• Extracted text
------------

When Grier tested positive for the PED, the NCAA contacted UF first. Remember that privity of contract concept we previously discussed? It goes from the NCAA to Florida then from Florida to Grier. Florida knew what it was when they confronted Grier about it.
From the NCAA's website on drug testing:
What happens if a student-athlete tests positive?
Drug Free Sport will provide your institution’s director of athletics or designee the name of the student-athlete who tested positive and the substance found in his/her urine sample.
- The institution/student-athlete has the option to be present at the lab for the opening of the B sample or a surrogate may be designated.
- If the B sample is positive, Drug Free Sport will notify the director of athletics or designee and the student-athlete will be declared ineligible.
- If the student-athlete tested positive for a substance for which a medical exception is warranted, the institution may request a medical exception. Drug Free Sport will assist with the medical exception process.
If you have just an ounce of common sense then you'd see quite clearly that the bullshit your "journalist" friend is feeding you is just that: bullshit. It's OBVIOUSLY false on its face.
If he's not just making it up then someone at the UAA (and I have a pretty good idea who it is having dealt with the mental giant on prior occasions) is leaking this to smear Grier.
And you wonder why I have so much contempt for this kind of stuff and the "writers" on all of the websites.

------------

• Problem details
List every organization named in the post about Grier's positive drug test, counting one referred to by two names only once. The records after this post have nothing to do with it.

• Dataset entries
------------

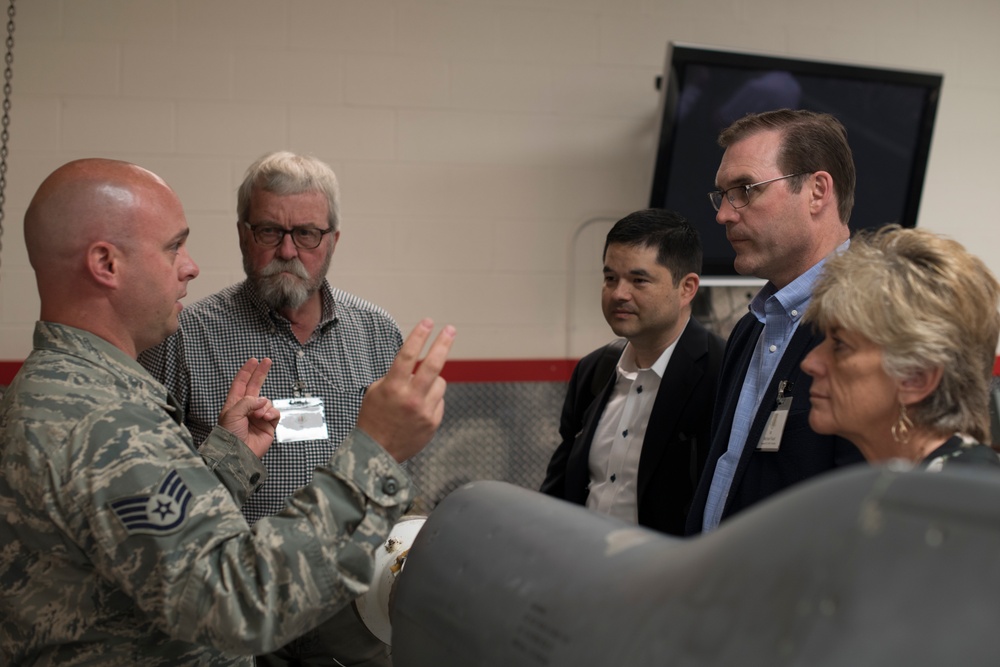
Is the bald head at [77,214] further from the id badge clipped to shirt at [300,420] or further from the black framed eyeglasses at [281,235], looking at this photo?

------------

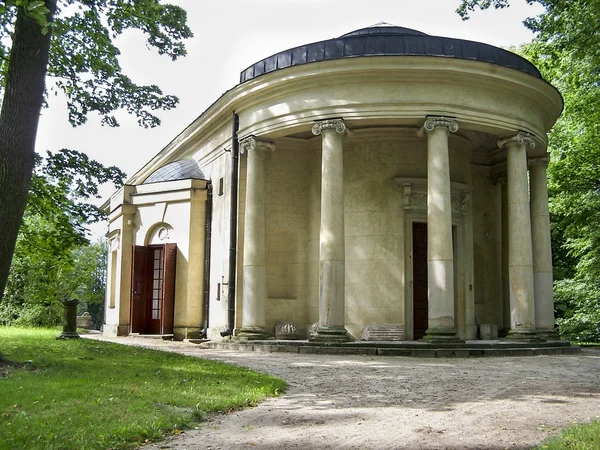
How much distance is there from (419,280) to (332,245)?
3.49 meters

------------

• Exercise solution
- NCAA
- UF (also called Florida)
- Drug Free Sport
- UAA